Sometimes, in my classes, I encourage people to write letters.


Letters to be opened after they die. Letters that tell the people they love one last time just how much they mattered. Sometimes I suggest writing a letter before death instead. A letter that offers forgiveness. A letter that heals an old wound. Or maybe simply a letter that says, “I was thinking about you.”


But before anyone ever puts pen to paper, I often ask one question. Why are you writing it?


It seems like such a simple question, but it reaches far beyond letters.

Why do we give gifts?

Why do we send cards?

Why do we offer our time?

Why do we do something kind for another person?


If we are honest, sometimes hidden beneath our kindness is a quiet hope that it will be returned. Maybe not in the same way, but somehow. We hope they will appreciate it. We hope they will say “thank you.” We hope they will understand how much thought went into it. We hope they will feel what we hoped they would feel.


There is nothing wrong with wanting to be appreciated. We are human. But kindness becomes something different when it quietly carries an expectation.


Recently, I planned a special afternoon for someone I love dearly. He is an older gentleman who has become family to me over the years. His health is declining, and I know our time together is becoming shorter.


Years ago, he loved getting dressed up, going to beautiful places, listening to live music, enjoying a glass of wine. I wanted to give him a little piece of that life again.


I bought tickets to an outdoor concert. I spent the afternoon making charcuterie trays so everything would feel just a little bit special. I imagined us listening to music, sharing good food, laughing together.


Instead…


Everything seemed to go wrong. He didn’t want to use a wheelchair, but the walk frustrated him. The wind annoyed him. He didn’t like the music. He didn’t like the food I prepared.

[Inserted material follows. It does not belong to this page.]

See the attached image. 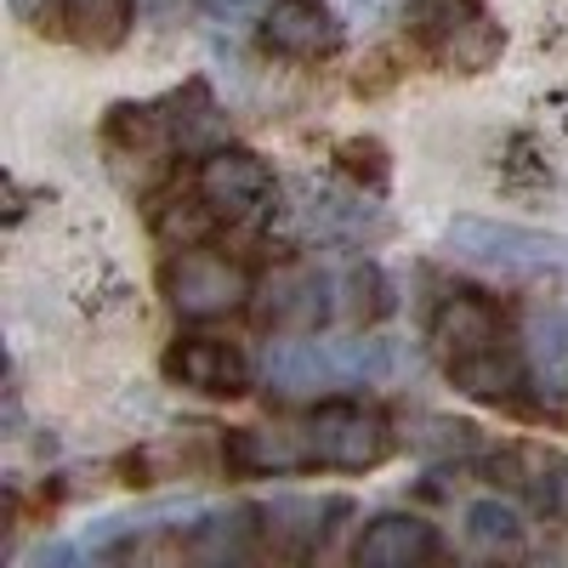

The only thing he enjoyed were the french fries I bought him afterward.


After thirteen minutes, he wanted to leave. Thirteen minutes.


I smiled. I packed everything up. I took him home.

And then I cried.

Not where anyone could see me.

Just quietly on the drive home.


“I just wanted to do something nice for him,” I said to myself.


Then another voice quietly interrupted my sadness, one I have shared with so many other people.


Did you do this for him… or did you do it for yourself?


That question stopped me, because if I had done it simply out of love, then love had already done its job.


The afternoon didn’t need to look the way I imagined for it to matter.


The truth was, I had unknowingly made the success of the day dependent on his response.


But he isn’t the man he was thirty years ago. His body has changed. His energy has changed. Even the things that once brought him joy have changed.


I wasn’t loving the person standing in front of me. I was loving the memory of who he used to be.


The moment I realized that, something inside me softened. I wouldn’t change a single thing.

I loved searching for the tickets.

I loved putting together the food.

I loved seeing him dressed and ready to go.

I even loved those thirteen minutes.


Kindness doesn’t lose its value simply because it isn’t received the way we hoped.


Sometimes the gift is simply that we were able to give it.


As people decline, they don’t just lose strength. Sometimes they lose the ability to enjoy the very things that once made them feel most alive.


That isn’t rejection. It’s grief.

Their grief.

And if we are not careful, we can accidentally make it about our own.


Now, my disappointment has been replaced with gratitude.


Gratitude that our lives found each other.


Gratitude that I still had one more afternoon with him, even if it wasn’t the afternoon I had imagined.


Gratitude that I was able to love someone without needing anything in return.


Maybe that’s what kindness really is…

Not giving because we are certain it will be appreciated.

Not giving because we are hoping for gratitude.

Not giving because we expect anything back.


Simply giving because love asked us to.


And perhaps, in the end… it truly is the thought that counts. Maybe the thought is the gift.


Once I was able to get to that place in my heart, I made peace with all of it. Love doesn’t become less meaningful simply because it isn’t received the way we hoped.